The lack of seating around the 1st and 2nd floor bars of NEP means the tourists can only do a quick walkthrough so they’re not taking space away from the punters.​

I had a quick walk down Patpong 2 during the daytime while on my way from A to B. Did notice that there a couple of new gay gogo bars opened there, making it 3 on that soi.
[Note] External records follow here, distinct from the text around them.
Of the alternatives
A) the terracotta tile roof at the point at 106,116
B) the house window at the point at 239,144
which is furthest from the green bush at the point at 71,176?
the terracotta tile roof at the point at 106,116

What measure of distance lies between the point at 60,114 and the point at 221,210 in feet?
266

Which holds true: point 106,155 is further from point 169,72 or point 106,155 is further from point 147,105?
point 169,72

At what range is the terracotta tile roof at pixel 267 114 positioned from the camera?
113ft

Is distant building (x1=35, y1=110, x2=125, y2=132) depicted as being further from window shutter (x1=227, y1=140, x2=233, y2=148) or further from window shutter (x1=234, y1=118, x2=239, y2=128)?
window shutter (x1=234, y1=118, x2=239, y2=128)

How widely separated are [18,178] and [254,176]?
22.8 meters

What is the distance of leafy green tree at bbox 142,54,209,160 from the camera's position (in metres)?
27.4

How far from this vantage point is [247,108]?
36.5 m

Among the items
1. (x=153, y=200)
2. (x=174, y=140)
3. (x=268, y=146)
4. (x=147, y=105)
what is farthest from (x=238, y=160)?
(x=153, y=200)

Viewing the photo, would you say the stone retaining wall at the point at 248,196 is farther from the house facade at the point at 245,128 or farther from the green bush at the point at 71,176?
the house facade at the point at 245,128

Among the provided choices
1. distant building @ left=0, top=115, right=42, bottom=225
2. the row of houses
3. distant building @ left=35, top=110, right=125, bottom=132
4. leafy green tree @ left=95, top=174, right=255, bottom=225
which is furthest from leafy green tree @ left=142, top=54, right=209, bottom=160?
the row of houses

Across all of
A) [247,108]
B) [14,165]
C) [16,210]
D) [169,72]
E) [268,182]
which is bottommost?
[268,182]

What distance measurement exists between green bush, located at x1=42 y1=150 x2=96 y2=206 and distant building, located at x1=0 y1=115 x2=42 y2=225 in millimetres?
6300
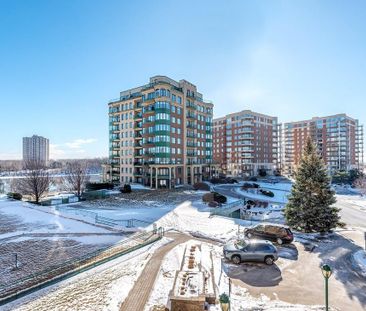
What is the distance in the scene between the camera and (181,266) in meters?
13.5

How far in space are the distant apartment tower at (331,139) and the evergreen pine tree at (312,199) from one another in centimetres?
8481

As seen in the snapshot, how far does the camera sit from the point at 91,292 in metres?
11.3

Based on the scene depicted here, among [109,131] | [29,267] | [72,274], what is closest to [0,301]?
[72,274]

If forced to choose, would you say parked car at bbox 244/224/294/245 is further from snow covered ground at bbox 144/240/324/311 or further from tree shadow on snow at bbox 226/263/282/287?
tree shadow on snow at bbox 226/263/282/287

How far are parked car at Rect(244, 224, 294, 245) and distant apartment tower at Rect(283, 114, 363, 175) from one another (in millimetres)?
90454

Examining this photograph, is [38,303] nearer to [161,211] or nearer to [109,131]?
[161,211]

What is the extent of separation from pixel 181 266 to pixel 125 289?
335cm

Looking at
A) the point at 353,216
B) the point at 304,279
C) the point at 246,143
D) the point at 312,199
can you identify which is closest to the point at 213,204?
the point at 312,199

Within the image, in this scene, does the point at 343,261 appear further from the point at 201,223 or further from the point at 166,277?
the point at 201,223

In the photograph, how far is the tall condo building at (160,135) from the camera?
5341cm

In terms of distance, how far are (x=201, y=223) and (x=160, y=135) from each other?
1236 inches

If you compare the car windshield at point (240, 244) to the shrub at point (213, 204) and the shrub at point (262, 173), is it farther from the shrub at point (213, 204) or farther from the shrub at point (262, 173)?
the shrub at point (262, 173)

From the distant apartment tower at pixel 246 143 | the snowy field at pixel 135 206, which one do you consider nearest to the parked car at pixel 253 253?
the snowy field at pixel 135 206

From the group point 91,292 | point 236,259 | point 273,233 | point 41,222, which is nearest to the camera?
point 91,292
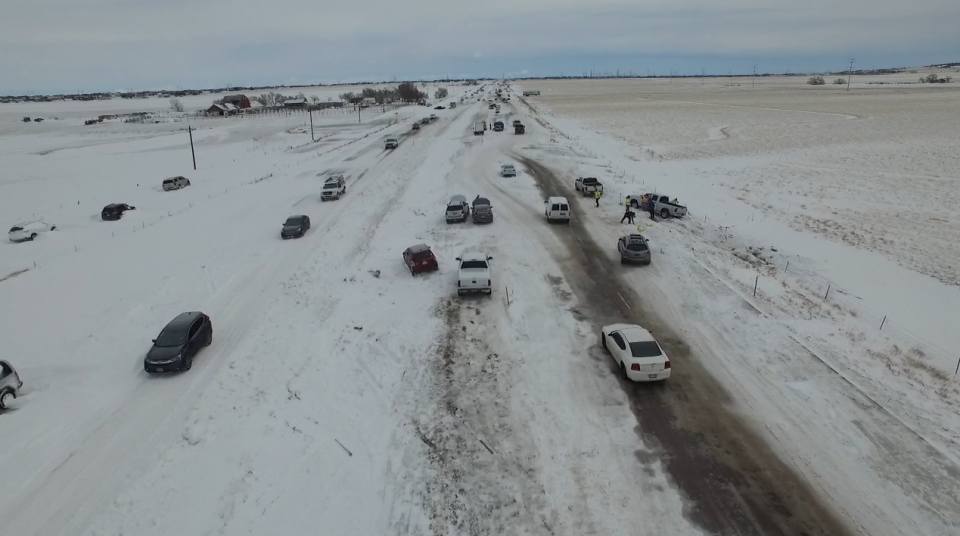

With a couple of small ladyboy bars also on Patpong 2, and with the top-grossing bar on Patpong 1 being a ladyboy bar, there seems to be a distinct trend emerging.​

If you throw in the nearby gay sois of Silom 4 and Tantawan and that soi off the north side of Surawong, then straight bargoers are in a distinct minority in the greater Patpong area.​

You and I have both said before that the industry would benefit if one of the bar areas closed down. Well, perhaps it has happened already, at least when it comes to girls. I wonder how many female gogo dancers even work in Patpong any more. I’d be very surprised if it was more than double figures.​

One intriguing thing to note from Pattaya, and it reminded me of your prediction that Indians would be the new generation of bargoers.​

I don’t think that’s necessarily so. Putting aside the pitiable wreck that is Walking Street (Soi 15 aside, where the bars are still pretty good) the gogos and beer bars are still overwhelmingly full of westerners.​

However a penny dropped for me when, on a whim, I stuck my head into the huge Honey massage centre on Soi Honey. Chatting with the Papasan, I asked him why all the girls (and I mean 49 out of the 50 that were there in early afternoon) were all on the chunky side, or curvy and voluptuous if you wanted to be kind.​

He said that three quarters of the customers in the tourist-oriented soapy parlours were Indians and Arabs, and that’s the type of woman they’re after.​

Now that place is huge. It has over 200 short-time rooms by my calculation, and he said there are more than 400 women on staff. And there are two other Honey soapy parlours of a similar size nearby.​

So while the Sub-continentals / Arabs may make up a growing percentage of the sex tourist market, you won’t see much evidence of that in the bar areas, because they’re all going to be lathered up behind closed doors.